Entries supplied.
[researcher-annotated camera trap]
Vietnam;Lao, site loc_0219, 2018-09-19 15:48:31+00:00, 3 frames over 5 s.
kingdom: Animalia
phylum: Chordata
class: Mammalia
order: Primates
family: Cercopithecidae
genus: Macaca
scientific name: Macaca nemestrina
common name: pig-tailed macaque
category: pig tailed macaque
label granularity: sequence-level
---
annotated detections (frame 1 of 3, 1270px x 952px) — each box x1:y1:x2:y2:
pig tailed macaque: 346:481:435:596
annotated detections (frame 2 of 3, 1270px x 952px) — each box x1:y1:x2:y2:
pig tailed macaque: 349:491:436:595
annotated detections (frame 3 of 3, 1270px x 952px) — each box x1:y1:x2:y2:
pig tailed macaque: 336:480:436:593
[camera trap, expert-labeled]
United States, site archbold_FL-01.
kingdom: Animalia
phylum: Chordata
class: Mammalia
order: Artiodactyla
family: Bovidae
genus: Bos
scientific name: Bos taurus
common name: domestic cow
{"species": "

Problem to solve.
Give the entries again in full, exactly as they are written.

Expected answer.
[researcher-annotated camera trap]
Vietnam;Lao, site loc_0219, 2018-09-19 15:48:31+00:00, 3 frames over 5 s.
kingdom: Animalia
phylum: Chordata
class: Mammalia
order: Primates
family: Cercopithecidae
genus: Macaca
scientific name: Macaca nemestrina
common name: pig-tailed macaque
category: pig tailed macaque
label granularity: sequence-level
---
annotated detections (frame 1 of 3, 1270px x 952px) — each box x1:y1:x2:y2:
pig tailed macaque: 346:481:435:596
annotated detections (frame 2 of 3, 1270px x 952px) — each box x1:y1:x2:y2:
pig tailed macaque: 349:491:436:595
annotated detections (frame 3 of 3, 1270px x 952px) — each box x1:y1:x2:y2:
pig tailed macaque: 336:480:436:593
[camera trap, expert-labeled]
United States, site archbold_FL-01.
kingdom: Animalia
phylum: Chordata
class: Mammalia
order: Artiodactyla
family: Bovidae
genus: Bos
scientific name: Bos taurus
common name: domestic cow
{"species": "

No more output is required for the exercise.